As long as we’re talking about speedier specs, Apple has also upgraded the Airs’ Wi-Fi. They now support the latest version of the 802.11ac technology, promising up to three times the speed and better range, so you can wander further from your home network’s router without the signal conking out. It should be a boon–especially for streaming video services such as Netflix and Hulu–but you only get the new benefits if your MacBook Air is connecting to a new 802.11ac router, rather than one based on the current standard, 802.11n. You probably don’t have an 802.11ac router yet, but when you do, your Air will be ready. (Apple also announced its own such router, the tiny new $199 Airport Extreme tower, at WWDC.)

One more new feature: Both Airs now have dual microphones, something they borrow from Apple’s higher-end MacBook Pro models. The twin mikes help suppress background noise in apps such as Skype and Apple’s own FaceTime, and also serve as a handy-dandy means of telling whether a given Air is one of the new models: If it is, it sports two tiny holes on its left edge rather than one cluster of pinholes.

You won’t, however, be able to spot a new MacBook Air by examining its display. They’re unchanged, sporting the same resolutions that date back to the second-generation 13″ MacBook Air (1440-by-900) and first-generation 11″ Air (1366-by-768), which Apple released in 2010. Back then, those qualified as high-resolution screens. But the pixel game has changed. Last year, the company released its first MacBook Pro with a Retina screen. This year, Ultrabooks such as Sony’s newest VAIOs and Toshiba’s KIRABook pack far more resolution than the Airs.

It’s not that Apple’s new machines are laggards: They still have bright, good-looking screens with higher resolutions than a goodly percentage of the Windows competition. But they’re no longer leaders.

Me, I can live without Retina, a feature which would probably have resulted in lower battery life and higher prices.

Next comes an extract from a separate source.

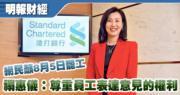 渣打香港區行政總裁禤惠儀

But I do hope I live to see the day when Apple outfits a MacBook Air with LTE broadband, a capability it offers as an affordable option for the full-size iPad and iPad Mini but has never built into any laptop.

Most of the other quibbles you might have with these computers are held over from the previous versions, and most stem from their whisper-thin cases, which taper off to .11″ at their skinniest point. As with other portable Macs, the RAM and storage are sealed in and non-upgradable. There’s a Thunderbolt port for various sorts of connections, including hookups to multiple display types, but no built-in HDMI for easy TV hookups. The 11″ model doesn’t even have an SD slot for camera memory cards, otherwise about as standard as a feature can get.

If any of these issues are deal-breakers for you, you probably weren’t tempted by the Airs in the first place. But for anyone who’s willing to lose some features to travel light, these new models show how much a single improvement can boost a computer’s appeal. These were already excellent ultraportable notebooks; now they’re excellent ultraportable notebooks that push battery life to new, productivity-changing heights.